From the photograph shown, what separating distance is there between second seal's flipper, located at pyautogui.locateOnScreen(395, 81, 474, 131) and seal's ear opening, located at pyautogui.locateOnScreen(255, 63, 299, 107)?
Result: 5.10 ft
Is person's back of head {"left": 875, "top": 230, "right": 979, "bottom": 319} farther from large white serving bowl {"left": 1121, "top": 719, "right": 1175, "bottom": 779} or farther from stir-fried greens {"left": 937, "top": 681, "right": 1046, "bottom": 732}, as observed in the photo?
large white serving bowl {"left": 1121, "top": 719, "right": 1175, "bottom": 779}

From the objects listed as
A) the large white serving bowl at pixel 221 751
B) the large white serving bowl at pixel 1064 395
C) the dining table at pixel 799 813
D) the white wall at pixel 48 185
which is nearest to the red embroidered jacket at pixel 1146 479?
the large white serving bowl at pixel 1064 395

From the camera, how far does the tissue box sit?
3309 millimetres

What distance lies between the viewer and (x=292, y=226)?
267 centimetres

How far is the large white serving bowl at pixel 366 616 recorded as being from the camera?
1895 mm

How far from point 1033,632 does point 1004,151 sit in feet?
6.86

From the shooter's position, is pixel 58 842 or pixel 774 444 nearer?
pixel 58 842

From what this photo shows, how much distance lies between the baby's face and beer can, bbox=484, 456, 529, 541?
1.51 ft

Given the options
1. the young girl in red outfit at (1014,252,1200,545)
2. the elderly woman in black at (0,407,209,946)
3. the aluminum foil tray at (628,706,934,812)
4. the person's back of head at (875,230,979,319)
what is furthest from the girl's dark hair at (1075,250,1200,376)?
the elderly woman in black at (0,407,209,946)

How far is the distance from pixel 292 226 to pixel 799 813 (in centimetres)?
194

**Directive**
Reproduce all the entries above, switching every "camera" to "lens" and leaving everything else unchanged.

**The result**
From the photograph shown, what separating distance is there between second seal's flipper, located at pyautogui.locateOnScreen(395, 81, 474, 131) and seal's ear opening, located at pyautogui.locateOnScreen(255, 63, 299, 107)?
Result: 5.10 ft
Is person's back of head {"left": 875, "top": 230, "right": 979, "bottom": 319} farther from large white serving bowl {"left": 1121, "top": 719, "right": 1175, "bottom": 779} or farther from stir-fried greens {"left": 937, "top": 681, "right": 1046, "bottom": 732}, as observed in the photo?
large white serving bowl {"left": 1121, "top": 719, "right": 1175, "bottom": 779}

From the objects listed as
A) the large white serving bowl at pixel 221 751
B) the large white serving bowl at pixel 1064 395
C) the dining table at pixel 799 813
D) the white wall at pixel 48 185
which is nearest to the red embroidered jacket at pixel 1146 479?
the large white serving bowl at pixel 1064 395

From the lens, how far does the tissue box sit?
3309 millimetres

What distance lies between the viewer and (x=292, y=226)?
267 centimetres

How far is the large white serving bowl at pixel 366 616 recorded as being from the lens?
1895 mm

How far from point 1033,632 does point 1004,151 sit in feet?
6.86

From the shooter's position, is pixel 58 842 or pixel 774 444 nearer?
pixel 58 842

From what this photo shows, how much distance lies between the baby's face and beer can, bbox=484, 456, 529, 541?
1.51 ft

Given the options
1. the young girl in red outfit at (1014,252,1200,545)
2. the elderly woman in black at (0,407,209,946)
3. the aluminum foil tray at (628,706,934,812)
4. the person's back of head at (875,230,979,319)
what is furthest from the girl's dark hair at (1075,250,1200,376)?
the elderly woman in black at (0,407,209,946)

How far is the distance from pixel 292 226 to pixel 799 813 (in centimetres)?
194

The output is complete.